What the task requires: Render every line below as a Markdown table with two columns, Row and Line, numbering each line in order and omitting blank lines.

══════════════════════════════

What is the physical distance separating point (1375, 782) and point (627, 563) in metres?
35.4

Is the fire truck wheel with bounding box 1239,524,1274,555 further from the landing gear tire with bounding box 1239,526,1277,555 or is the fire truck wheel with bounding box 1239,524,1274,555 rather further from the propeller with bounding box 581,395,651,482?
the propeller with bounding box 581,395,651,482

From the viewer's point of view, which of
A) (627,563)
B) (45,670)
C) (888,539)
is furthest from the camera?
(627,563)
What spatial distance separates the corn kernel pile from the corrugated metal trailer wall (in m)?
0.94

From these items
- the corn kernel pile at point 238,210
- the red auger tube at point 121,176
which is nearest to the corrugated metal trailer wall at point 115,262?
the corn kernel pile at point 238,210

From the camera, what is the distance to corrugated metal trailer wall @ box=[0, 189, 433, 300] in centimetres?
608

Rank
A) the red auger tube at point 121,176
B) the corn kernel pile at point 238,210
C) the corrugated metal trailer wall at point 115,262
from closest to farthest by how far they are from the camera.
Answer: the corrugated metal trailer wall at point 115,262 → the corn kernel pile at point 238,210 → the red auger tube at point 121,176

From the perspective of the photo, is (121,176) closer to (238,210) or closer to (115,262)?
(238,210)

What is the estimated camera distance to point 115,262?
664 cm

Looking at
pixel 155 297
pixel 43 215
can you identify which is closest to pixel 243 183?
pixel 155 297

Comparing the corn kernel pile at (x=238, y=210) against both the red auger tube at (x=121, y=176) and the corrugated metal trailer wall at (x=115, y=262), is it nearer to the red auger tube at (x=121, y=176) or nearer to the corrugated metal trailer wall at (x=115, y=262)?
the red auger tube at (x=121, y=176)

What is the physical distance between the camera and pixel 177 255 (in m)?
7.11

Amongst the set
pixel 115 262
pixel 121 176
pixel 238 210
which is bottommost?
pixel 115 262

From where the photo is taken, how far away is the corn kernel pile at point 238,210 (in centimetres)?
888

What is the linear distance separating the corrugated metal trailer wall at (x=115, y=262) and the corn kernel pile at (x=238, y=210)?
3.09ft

══════════════════════════════

Result of the exercise:
| Row | Line |
|---|---|
| 1 | What is the physical distance separating point (1375, 782) and point (627, 563) in metres? |
| 2 | 35.4 |
| 3 | Is the fire truck wheel with bounding box 1239,524,1274,555 further from the landing gear tire with bounding box 1239,526,1277,555 or is the fire truck wheel with bounding box 1239,524,1274,555 rather further from the propeller with bounding box 581,395,651,482? |
| 4 | the propeller with bounding box 581,395,651,482 |
| 5 | From the viewer's point of view, which of |
| 6 | A) (627,563) |
| 7 | B) (45,670) |
| 8 | C) (888,539) |
| 9 | is furthest from the camera? |
| 10 | (627,563) |
| 11 | What spatial distance separates the corn kernel pile from the corrugated metal trailer wall (in m)? |
| 12 | 0.94 |
| 13 | From these items |
| 14 | - the corn kernel pile at point 238,210 |
| 15 | - the red auger tube at point 121,176 |
| 16 | which is nearest to the corrugated metal trailer wall at point 115,262? |
| 17 | the corn kernel pile at point 238,210 |
| 18 | From the camera, what is the distance to corrugated metal trailer wall @ box=[0, 189, 433, 300] in centimetres? |
| 19 | 608 |
| 20 | Rank |
| 21 | A) the red auger tube at point 121,176 |
| 22 | B) the corn kernel pile at point 238,210 |
| 23 | C) the corrugated metal trailer wall at point 115,262 |
| 24 | from closest to farthest by how far they are from the camera. |
| 25 | Answer: the corrugated metal trailer wall at point 115,262 → the corn kernel pile at point 238,210 → the red auger tube at point 121,176 |
| 26 | From the perspective of the photo, is (121,176) closer to (238,210) or closer to (115,262)? |
| 27 | (238,210) |
| 28 | What is the estimated camera distance to point 115,262? |
| 29 | 664 cm |
| 30 | Looking at |
| 31 | pixel 155 297 |
| 32 | pixel 43 215 |
| 33 | can you identify which is closest to pixel 243 183? |
| 34 | pixel 155 297 |
| 35 | Comparing the corn kernel pile at (x=238, y=210) against both the red auger tube at (x=121, y=176) and the corrugated metal trailer wall at (x=115, y=262), is it nearer to the red auger tube at (x=121, y=176) or nearer to the corrugated metal trailer wall at (x=115, y=262)? |
| 36 | the red auger tube at (x=121, y=176) |
| 37 | What is the physical distance between the camera and pixel 177 255 (in m)? |
| 38 | 7.11 |
| 39 | Amongst the set |
| 40 | pixel 115 262 |
| 41 | pixel 121 176 |
| 42 | pixel 238 210 |
| 43 | which is bottommost? |
| 44 | pixel 115 262 |
| 45 | From where the photo is taken, how far away is the corn kernel pile at point 238,210 (in centimetres)? |
| 46 | 888 |
| 47 | What is the linear distance separating the corrugated metal trailer wall at (x=115, y=262) and the corn kernel pile at (x=238, y=210)? |
| 48 | 3.09ft |